Mutual and Hedge’s funds are often confused, possibly due to several similarities. The major difference between the two is that Mutual funds have lots of investors and are considered flexible and liquid.

On the other hand, Hedge funds have only a few investors and are considered neither flexible nor liquid. 

Frequently Asked Questions (FAQs) 

Q1. What are the different types of Mutual funds and Hedge funds? 

The former can be categorized into eight classes: Global Macro, Equity, Relative Value, and Activist, while the latter can be categorized into four classes: Stock, Bond, Index, Balanced, Money Market, Income, Global, and Speciality.

Q2. Why are Hedge funds not considered flexible? 

Hedge funds are not considered flexible because they can not be redeemed easily and are considered less liquid.

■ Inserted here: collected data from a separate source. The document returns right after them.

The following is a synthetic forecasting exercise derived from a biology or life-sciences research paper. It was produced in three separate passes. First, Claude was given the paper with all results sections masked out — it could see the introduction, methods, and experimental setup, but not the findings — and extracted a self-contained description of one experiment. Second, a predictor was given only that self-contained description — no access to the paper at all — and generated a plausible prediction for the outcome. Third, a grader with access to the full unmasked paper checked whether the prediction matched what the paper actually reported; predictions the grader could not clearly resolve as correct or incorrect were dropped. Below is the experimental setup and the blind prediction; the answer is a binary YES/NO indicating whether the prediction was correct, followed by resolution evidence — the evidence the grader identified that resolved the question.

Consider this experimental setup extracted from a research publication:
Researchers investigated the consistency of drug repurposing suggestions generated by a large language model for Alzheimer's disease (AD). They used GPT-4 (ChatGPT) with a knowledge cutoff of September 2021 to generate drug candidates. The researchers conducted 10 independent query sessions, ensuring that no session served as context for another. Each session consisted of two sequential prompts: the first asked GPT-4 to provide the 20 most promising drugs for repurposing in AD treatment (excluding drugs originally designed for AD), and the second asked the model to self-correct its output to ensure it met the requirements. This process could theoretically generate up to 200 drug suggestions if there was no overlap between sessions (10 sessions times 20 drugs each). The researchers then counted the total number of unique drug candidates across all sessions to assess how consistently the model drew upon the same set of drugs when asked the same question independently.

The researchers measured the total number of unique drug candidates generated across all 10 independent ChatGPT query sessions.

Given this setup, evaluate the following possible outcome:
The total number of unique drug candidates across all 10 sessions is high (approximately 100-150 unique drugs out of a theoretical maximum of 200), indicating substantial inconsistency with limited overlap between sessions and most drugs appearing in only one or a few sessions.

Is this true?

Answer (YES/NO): NO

Moreover, they can not be redeemed for at least one-year post-investment. 

Q3. What are the fees involved in Mutual and Hedge funds? 

Mutual funds are associated with a 12b-1 fee, while Hedge funds are associated with a two percent management fee and a twenty percent performance fee. 

Q4. Why is the expense ratio of Hedge funds higher than Mutual funds? 

The expense ratio of Hedge funds is more than Mutual funds because the former is associated with performance and management fees. In contrast, the latter is associated with only one type of fee: the 12b-1 fee. 

Q5. What are the significant differences between Mutual and Hedge funds? 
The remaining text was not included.